[TEXTAUSZUG]
════
Ist ja auch klar, denn Stasi soll furchtbare Verbrechen begangen haben, sagt selbst Klaus Lederer, Vorsitzender der Partei Die Linke in Berlin. Welche waren es? Generalstaatsanwalt Schaefgen hat es, als er noch im Amt war, bekanntgegeben (Neue Justiz 2000, S. 1) und die Professoren der Humboldt Universität kamen zum gleichen Ergebnis. Sie verkündeten, 143 Personen wurden wegen MfS-Straftaten angeklagt, verurteilt wurden 20 (Marxen/Werle, Die strafrechtliche Aufarbeitung von DDR-Unrecht, Berlin, New York 1999, S. 210). 12 von ihnen wurden zu Geldstrafen, 8 zu Freiheitsstrafen, davon 7 zur Bewährung verurteilt. Eine Bestrafung wegen Verbrechens kann demnach höchstens in einem Fall vorgekommen sein, denn "Verbrechen sind rechtswidrige Taten, die im Mindestmaß mit Freiheitsstrafe von einem Jahr oder darüber bedroht sind" (§ 12 Absatz 1 StGB). Amtlich wurde das Ergebnis der juristischen strafrechtlichen Vergangenheitsbewältigung nicht bekanntgegeben. Eine Petition, es zu tun, wurde abschlägig beschieden. Nichts geht über die Information der Öffentlichkeit. Wußte das Herr Klaus Lederer nicht oder sagte er bewußt die Unwahrheit?
════
[BEREITGESTELLTE DATEN]
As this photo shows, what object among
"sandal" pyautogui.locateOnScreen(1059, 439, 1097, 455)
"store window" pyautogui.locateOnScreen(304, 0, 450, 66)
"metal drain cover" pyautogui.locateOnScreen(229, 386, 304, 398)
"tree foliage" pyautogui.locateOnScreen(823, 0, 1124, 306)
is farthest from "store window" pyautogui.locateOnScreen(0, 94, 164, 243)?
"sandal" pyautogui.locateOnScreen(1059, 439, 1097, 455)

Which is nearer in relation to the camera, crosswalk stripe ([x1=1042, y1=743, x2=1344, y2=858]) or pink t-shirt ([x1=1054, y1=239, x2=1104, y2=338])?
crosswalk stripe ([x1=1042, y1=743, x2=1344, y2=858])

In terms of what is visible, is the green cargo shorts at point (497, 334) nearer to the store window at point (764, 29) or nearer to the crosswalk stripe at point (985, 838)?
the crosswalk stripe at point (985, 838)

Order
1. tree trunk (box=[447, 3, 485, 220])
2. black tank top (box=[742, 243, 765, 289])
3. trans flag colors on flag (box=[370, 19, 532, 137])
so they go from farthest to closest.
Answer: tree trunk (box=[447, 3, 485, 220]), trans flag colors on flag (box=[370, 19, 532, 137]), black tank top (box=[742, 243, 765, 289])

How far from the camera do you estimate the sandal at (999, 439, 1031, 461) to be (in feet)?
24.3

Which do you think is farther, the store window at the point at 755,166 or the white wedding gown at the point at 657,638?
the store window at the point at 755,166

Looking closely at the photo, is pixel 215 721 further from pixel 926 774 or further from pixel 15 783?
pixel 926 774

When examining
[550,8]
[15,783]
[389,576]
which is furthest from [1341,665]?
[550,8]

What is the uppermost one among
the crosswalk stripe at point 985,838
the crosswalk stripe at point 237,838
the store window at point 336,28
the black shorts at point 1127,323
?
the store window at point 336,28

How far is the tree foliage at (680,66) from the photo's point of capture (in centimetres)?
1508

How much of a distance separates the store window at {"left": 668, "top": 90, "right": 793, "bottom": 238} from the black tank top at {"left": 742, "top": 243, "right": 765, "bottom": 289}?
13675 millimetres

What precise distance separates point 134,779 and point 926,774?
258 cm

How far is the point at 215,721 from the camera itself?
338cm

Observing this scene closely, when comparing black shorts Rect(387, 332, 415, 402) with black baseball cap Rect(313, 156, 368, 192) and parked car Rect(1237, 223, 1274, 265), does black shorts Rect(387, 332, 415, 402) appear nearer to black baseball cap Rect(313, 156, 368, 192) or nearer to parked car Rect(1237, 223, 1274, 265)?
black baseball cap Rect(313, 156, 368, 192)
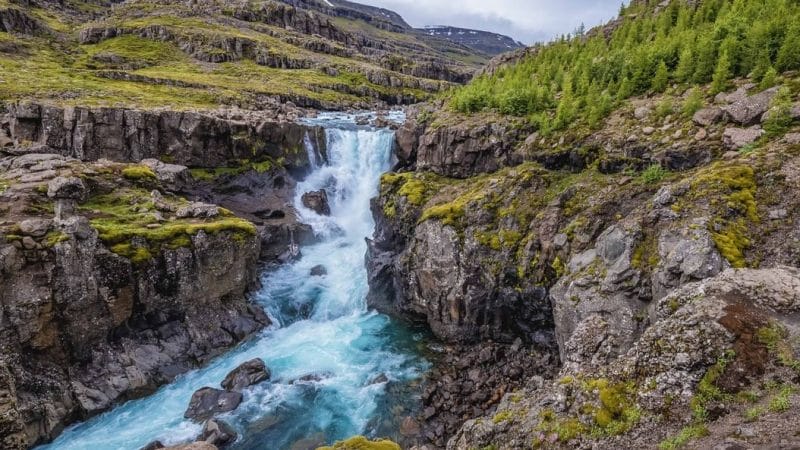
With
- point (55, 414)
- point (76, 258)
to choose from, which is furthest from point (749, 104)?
point (55, 414)

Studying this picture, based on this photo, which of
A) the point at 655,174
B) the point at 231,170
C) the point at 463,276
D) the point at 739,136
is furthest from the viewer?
the point at 231,170

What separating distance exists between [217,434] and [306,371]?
8.28m

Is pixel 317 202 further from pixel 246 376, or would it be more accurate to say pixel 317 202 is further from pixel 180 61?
pixel 180 61

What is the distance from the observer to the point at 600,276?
80.8ft

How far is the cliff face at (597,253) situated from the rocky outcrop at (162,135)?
21.9m

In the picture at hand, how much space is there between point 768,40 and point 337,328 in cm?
3867

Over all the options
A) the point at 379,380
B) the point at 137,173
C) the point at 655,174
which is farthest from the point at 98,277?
the point at 655,174

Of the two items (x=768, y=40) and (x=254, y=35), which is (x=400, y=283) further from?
(x=254, y=35)

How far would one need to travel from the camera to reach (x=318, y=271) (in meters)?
46.8

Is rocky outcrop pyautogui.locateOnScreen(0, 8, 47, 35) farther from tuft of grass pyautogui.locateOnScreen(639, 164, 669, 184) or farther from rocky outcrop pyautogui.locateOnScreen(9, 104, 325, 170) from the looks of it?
tuft of grass pyautogui.locateOnScreen(639, 164, 669, 184)

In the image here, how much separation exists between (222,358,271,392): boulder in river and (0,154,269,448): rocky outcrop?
3752mm

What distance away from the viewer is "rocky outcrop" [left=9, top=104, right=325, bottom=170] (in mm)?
49438

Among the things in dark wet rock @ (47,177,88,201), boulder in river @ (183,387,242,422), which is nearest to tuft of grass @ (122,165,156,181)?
dark wet rock @ (47,177,88,201)

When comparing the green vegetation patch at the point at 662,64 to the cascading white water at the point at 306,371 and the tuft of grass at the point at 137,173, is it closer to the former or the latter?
the cascading white water at the point at 306,371
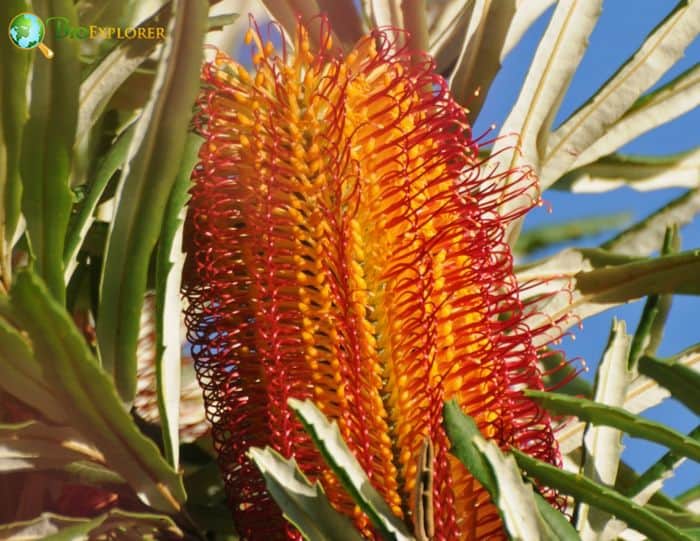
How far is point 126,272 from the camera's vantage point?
0.47 metres

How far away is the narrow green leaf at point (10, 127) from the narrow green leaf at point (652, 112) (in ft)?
0.97

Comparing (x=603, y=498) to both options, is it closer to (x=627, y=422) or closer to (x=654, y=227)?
(x=627, y=422)

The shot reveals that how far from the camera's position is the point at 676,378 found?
554mm

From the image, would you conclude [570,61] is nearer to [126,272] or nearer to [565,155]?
[565,155]

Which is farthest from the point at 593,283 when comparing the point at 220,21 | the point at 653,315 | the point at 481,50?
the point at 220,21

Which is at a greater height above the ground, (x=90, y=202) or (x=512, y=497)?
(x=90, y=202)

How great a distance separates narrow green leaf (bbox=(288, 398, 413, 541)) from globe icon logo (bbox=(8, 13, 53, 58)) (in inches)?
7.9

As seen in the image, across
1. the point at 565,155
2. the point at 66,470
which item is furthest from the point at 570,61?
the point at 66,470

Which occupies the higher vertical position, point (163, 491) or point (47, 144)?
point (47, 144)

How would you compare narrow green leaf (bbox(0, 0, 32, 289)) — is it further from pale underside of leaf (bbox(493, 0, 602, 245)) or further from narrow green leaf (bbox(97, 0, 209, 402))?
pale underside of leaf (bbox(493, 0, 602, 245))

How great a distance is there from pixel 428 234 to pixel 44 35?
0.19 m

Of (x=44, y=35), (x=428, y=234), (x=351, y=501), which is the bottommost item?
(x=351, y=501)

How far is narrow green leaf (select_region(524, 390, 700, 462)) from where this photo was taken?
44 cm

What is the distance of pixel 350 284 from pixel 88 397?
0.38 feet
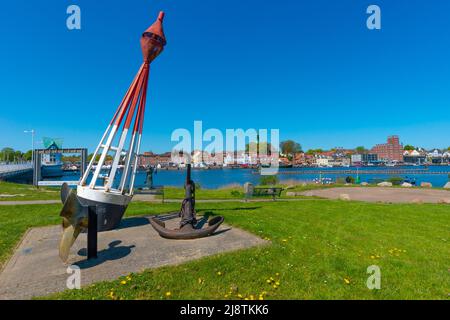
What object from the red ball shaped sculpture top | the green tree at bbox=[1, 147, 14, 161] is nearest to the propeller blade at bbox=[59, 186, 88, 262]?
the red ball shaped sculpture top

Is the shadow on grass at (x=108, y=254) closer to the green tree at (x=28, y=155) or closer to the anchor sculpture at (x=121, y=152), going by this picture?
the anchor sculpture at (x=121, y=152)

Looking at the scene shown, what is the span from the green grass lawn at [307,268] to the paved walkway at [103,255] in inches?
17.5

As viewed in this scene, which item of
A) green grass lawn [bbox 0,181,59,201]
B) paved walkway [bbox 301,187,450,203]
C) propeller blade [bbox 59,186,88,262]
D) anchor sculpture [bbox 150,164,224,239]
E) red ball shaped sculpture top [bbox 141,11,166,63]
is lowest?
paved walkway [bbox 301,187,450,203]

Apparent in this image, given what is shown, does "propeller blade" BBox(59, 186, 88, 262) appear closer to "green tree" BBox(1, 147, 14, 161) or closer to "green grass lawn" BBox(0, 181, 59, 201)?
"green grass lawn" BBox(0, 181, 59, 201)

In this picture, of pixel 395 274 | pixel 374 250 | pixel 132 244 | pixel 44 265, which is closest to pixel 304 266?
pixel 395 274

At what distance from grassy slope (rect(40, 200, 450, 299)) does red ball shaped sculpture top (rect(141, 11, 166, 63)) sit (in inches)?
274

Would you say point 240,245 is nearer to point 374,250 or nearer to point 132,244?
point 132,244

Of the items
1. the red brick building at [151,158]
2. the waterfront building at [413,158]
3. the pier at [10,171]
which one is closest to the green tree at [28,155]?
the red brick building at [151,158]

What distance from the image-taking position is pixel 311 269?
5500 millimetres

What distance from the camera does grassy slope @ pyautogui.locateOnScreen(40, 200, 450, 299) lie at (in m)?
4.56

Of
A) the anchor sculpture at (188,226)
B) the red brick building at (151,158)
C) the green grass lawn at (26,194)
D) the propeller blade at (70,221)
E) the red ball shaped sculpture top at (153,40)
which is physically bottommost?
the green grass lawn at (26,194)

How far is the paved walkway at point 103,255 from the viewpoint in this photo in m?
4.93

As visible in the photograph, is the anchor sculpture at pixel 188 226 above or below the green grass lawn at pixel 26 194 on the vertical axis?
above
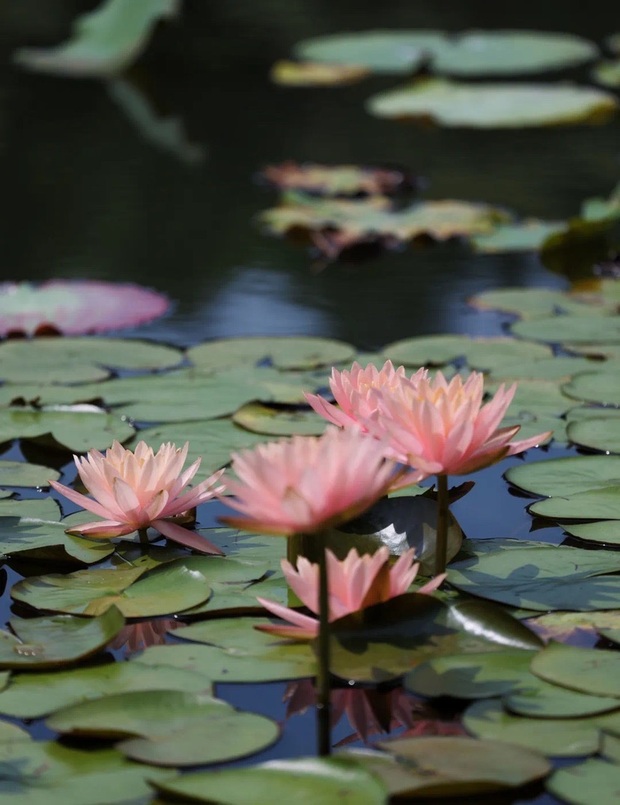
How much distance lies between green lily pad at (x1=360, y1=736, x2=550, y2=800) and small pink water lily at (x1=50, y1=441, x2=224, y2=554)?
35 centimetres

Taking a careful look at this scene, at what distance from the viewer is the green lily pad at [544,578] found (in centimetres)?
114

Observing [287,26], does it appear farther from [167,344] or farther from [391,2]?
[167,344]

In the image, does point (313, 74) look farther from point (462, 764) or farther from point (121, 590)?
point (462, 764)

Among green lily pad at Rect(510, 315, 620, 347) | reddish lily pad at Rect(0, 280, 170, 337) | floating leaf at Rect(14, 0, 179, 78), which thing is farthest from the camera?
floating leaf at Rect(14, 0, 179, 78)

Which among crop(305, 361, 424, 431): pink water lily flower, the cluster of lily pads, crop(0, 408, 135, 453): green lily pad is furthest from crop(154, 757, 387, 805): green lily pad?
→ crop(0, 408, 135, 453): green lily pad

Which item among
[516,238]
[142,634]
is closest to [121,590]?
[142,634]

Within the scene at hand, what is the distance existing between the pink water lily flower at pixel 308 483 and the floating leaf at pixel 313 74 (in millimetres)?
════
[ARBEITSAUFTRÄGE]
1. Wie viele Personen wurden laut dem Textauszug über die Strafverfolgung von MfS-Straftaten angeklagt?
2. Führe den Textauszug über die Strafverfolgung von MfS-Straftaten nach seinem letzten Satz weiter.

[ERWARTETE ERGEBNISSE]
1. 143 Personen.

2.
Also, Verbrechen hat Stasi nach Meinung der Professoren und des ehemaligen Generalstaatsanwalts nicht begangen. Eine Kollektivschuld aller ihrer haupt- und nebenberuflichen Mitarbeiter kann darauf also nicht gestützt werden. Ist Kollektivschuld überhaupt rechtsstaatlich? Wohl eher nicht. Doch alle Stasi-Angehörigen, alle IM werden behandelt, als trügen sie schwere Schuld – ohne Urteil, ohne Verteidiger, kraft Bild-Zeitung und aller Eigentümer der Medien. Trotz Berufsfreiheit (Artikel 12 GG) keine Arbeit im öffentlichen Dienst und anderswo, etwa bei der Presse, schlechtere Rente als nach den Beiträgen begründet. Ganz gleich, ob Musiker, Arzt, Personenschutz oder Vernehmer. Mitgefangen, mitgehangen, kollektiv eben. Strafen sind das juristisch nicht, weil sie nicht von einem Strafgericht verhängt worden sind. Etwas anderes wäre nicht rechtsstaatlich. Empfunden werden sie jedoch als Strafen, etwa als Strafrenten.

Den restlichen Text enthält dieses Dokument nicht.